__OBJECTIFS__:
1) Résumez l'extrait en deux phrases.
2) Selon l'extrait, pourquoi les femmes aux formes marquées étaient-elles absentes des dessins du début des années 1960 ? Répondez en deux phrases au plus.

__EXTRAIT DE TEXTE__:

▶

Malheureusement pas, Henri Vernes avait une idée précise de ce qu’il voulait, même si ce n’était pas toujours idéal dans l’enchaînement des cases. Et comme il n’avait pas l’habitude des phylactères, ses descriptifs et les dialogues étaient parfois compliqués à illustrer. Il s’occupait du découpage, et je me devais de le respecter, même si je bénéficiais d’un peu de liberté.

La vente propose des illustrations originales de beaucoup d’auteurs différents
Ici, une superbe représentation signée René Follet.

Vous n’avez pas dessiné de femmes ?

Le métier et les mentalités n’avaient pas encore évolué : il n’y avait pas de femmes dans les bandes dessinées dans ce début des années 1960, y compris dans le Journal Tintin où j’officiais également. L’influence catholique nous poussait à juste dessiner de toutes jeunes filles, ou des mémères. Nous ne pouvions pas dessiner des femmes avec trop de courbes, considérées comme trop suggestives, et donc très mal vu à l’époque.

Comme vous aviez beaucoup de travail, vous vous êtes fait épauler parfois pour dessiner les albums de Bob Morane ?

Oui, mon ami Mittéï a dessiné des décors urbains dans L’Oiseau de feu. J’allais jusqu’à Liège pour lui apporter les planches, et on rigolait en buvant des coups. On ne prenait pas tout cela vraiment au sérieux. Il s’est même un moment présenté avec mes planches pour trouver du travail ! Il a d’ailleurs repris Modeste et Pompon juste après moi.

Puis William Vance est venu sonner à ma porte pour me montrer ses dessins. Il a travaillé sur Le Collier de Çiva et sa femme y a fait les couleurs, reprenant alors le rôle de ma propre épouse Joanna, qui s’en acquittait auparavant.

◀

Entrées du jeu de données
▶

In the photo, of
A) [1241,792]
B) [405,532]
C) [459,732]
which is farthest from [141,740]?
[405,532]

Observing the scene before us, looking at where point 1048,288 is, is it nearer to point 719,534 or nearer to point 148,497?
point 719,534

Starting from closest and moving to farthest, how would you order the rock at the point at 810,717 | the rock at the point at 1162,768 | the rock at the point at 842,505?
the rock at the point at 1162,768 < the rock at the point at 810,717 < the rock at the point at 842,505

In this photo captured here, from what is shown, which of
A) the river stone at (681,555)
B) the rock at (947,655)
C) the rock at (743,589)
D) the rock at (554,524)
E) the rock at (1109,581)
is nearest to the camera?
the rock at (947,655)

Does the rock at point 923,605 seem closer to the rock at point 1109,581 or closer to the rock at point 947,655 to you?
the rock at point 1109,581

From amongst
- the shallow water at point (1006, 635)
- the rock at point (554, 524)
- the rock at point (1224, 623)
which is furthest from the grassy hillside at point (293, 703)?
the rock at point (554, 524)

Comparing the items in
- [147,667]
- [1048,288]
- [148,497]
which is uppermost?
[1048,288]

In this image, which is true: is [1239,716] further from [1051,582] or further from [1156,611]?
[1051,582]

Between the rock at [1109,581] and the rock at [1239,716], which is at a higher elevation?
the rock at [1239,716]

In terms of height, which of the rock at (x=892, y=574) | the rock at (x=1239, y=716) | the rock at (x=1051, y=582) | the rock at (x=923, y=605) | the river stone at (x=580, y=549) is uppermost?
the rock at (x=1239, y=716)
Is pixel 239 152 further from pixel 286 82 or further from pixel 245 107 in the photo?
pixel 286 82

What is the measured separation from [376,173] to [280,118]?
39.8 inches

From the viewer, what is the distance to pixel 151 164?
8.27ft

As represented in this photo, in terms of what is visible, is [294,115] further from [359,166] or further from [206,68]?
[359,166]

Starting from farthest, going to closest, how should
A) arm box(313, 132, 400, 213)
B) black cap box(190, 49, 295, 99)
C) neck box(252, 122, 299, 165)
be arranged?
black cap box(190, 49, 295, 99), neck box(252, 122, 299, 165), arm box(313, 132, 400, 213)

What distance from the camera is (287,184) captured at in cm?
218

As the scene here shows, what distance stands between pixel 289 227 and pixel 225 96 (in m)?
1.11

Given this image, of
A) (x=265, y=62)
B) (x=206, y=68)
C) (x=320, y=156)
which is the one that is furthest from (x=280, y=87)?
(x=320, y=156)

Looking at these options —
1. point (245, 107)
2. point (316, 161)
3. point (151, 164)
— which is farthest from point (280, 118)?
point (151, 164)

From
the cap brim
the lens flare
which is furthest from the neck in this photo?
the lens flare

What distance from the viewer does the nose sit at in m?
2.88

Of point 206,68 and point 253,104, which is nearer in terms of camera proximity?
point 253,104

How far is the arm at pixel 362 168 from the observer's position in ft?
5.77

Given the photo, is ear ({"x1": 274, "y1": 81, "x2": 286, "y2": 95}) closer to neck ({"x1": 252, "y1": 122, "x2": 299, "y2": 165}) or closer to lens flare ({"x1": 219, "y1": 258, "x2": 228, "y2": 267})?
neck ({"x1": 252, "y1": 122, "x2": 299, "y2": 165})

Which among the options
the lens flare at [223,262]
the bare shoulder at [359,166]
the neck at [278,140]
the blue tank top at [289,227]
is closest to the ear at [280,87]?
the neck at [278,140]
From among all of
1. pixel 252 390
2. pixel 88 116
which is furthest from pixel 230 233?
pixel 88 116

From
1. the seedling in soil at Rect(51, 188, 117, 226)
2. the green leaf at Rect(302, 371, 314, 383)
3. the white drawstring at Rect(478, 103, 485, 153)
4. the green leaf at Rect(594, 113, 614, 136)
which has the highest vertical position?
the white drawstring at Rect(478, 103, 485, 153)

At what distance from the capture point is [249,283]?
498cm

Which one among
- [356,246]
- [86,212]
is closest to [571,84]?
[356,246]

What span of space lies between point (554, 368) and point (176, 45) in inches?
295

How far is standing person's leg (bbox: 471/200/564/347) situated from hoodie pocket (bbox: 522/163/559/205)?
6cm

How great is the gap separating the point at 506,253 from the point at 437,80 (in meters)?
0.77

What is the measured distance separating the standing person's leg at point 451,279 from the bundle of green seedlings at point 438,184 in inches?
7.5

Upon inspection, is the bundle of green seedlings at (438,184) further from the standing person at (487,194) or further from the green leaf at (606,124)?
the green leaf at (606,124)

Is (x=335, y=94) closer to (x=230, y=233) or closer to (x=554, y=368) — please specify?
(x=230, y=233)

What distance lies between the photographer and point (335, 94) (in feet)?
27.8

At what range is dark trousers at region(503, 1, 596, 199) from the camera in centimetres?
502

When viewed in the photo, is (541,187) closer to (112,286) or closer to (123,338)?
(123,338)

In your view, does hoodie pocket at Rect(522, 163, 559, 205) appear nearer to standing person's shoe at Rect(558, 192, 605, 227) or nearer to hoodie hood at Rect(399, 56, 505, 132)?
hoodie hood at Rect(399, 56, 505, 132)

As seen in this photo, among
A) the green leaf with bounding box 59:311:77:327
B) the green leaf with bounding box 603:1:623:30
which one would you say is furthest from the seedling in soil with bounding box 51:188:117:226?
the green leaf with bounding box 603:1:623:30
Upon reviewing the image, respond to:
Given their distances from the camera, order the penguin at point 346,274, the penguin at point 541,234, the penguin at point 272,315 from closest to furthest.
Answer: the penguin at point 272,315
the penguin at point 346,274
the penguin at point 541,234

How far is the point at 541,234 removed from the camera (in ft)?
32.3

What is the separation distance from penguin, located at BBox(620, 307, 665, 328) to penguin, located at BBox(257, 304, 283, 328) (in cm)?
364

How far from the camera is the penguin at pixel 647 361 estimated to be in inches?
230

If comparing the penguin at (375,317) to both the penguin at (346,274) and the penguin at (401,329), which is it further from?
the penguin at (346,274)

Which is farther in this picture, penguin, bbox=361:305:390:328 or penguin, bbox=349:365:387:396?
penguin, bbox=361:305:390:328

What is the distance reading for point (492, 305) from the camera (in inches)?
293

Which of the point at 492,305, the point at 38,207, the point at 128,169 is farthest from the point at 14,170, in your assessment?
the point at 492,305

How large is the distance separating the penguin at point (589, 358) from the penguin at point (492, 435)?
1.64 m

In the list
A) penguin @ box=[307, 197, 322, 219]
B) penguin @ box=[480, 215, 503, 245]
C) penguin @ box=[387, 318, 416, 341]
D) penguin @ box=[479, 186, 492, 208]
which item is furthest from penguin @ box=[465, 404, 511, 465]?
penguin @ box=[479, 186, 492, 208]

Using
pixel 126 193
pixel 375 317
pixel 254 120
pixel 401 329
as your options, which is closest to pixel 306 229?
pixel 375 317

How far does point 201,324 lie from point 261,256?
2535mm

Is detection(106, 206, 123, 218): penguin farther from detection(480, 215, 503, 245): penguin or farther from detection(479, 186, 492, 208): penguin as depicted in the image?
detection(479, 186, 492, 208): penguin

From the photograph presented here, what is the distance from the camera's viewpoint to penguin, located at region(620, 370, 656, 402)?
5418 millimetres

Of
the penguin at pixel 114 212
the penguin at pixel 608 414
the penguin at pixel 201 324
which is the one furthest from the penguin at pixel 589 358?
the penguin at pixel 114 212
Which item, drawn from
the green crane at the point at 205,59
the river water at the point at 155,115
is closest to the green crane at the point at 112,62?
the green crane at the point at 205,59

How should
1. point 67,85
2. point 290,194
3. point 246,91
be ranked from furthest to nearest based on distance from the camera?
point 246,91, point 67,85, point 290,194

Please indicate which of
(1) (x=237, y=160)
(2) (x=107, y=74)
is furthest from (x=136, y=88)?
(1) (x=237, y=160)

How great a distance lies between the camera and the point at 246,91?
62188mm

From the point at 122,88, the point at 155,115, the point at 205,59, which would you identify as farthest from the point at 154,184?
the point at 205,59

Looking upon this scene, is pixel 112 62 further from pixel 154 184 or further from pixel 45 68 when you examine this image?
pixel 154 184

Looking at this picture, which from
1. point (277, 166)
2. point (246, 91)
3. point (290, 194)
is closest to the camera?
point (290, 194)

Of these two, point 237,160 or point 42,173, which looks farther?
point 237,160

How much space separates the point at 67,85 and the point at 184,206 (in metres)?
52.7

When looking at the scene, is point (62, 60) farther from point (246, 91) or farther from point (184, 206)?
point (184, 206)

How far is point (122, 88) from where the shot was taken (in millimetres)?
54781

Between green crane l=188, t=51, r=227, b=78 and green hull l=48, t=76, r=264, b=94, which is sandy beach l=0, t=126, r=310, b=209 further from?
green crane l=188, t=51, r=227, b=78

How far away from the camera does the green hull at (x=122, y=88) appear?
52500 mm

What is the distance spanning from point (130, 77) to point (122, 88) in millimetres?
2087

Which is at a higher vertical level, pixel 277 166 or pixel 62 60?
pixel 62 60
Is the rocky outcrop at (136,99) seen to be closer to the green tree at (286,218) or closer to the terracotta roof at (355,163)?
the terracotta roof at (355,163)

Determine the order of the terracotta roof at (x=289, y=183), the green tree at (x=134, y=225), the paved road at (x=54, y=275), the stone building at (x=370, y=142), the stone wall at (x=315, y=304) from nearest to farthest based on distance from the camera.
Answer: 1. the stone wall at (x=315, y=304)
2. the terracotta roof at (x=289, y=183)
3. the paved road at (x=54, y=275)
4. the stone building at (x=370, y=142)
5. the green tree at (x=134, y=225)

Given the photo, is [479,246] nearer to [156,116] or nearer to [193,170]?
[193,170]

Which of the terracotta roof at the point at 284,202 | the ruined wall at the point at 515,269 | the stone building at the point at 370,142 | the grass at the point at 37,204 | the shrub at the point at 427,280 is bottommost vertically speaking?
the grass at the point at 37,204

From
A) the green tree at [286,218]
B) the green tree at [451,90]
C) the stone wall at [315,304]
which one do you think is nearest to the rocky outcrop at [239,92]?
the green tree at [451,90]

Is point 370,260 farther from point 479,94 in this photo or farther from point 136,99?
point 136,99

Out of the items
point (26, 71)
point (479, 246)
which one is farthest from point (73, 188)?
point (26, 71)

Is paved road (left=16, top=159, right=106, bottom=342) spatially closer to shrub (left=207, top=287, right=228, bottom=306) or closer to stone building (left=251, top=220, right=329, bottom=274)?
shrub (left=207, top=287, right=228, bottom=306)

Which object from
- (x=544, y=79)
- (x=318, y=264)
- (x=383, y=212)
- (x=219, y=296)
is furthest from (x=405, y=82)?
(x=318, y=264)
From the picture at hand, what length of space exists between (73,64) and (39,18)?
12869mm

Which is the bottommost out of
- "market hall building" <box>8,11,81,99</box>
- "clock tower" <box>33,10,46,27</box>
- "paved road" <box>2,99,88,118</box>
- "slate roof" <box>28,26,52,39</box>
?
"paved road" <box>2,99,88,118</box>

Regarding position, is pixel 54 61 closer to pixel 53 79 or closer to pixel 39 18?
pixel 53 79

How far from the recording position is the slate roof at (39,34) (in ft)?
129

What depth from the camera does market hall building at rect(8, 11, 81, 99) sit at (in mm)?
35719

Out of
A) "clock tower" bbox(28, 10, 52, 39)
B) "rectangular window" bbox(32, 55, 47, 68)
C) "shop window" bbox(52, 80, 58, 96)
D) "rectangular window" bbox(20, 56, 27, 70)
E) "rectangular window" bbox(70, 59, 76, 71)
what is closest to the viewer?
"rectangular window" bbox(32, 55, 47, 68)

◀

__CORRIGÉ PAR TÂCHE__:
1) Dans l'extrait, la personne interrogée explique qu'Henri Vernes s'occupait du découpage des albums et qu'il fallait le respecter, et qu'au début des années 1960 l'influence catholique poussait à ne dessiner que de toutes jeunes filles ou des mémères plutôt que des femmes. Elle raconte aussi avoir été épaulée par Mittéï, qui a dessiné des décors urbains dans L'Oiseau de feu, puis par William Vance, qui a travaillé sur Le Collier de Çiva pendant que sa femme y faisait les couleurs.

2) Les femmes avec trop de courbes étaient considérées comme trop suggestives et donc très mal vues à l'époque. L'influence catholique poussait à ne dessiner que de toutes jeunes filles ou des mémères.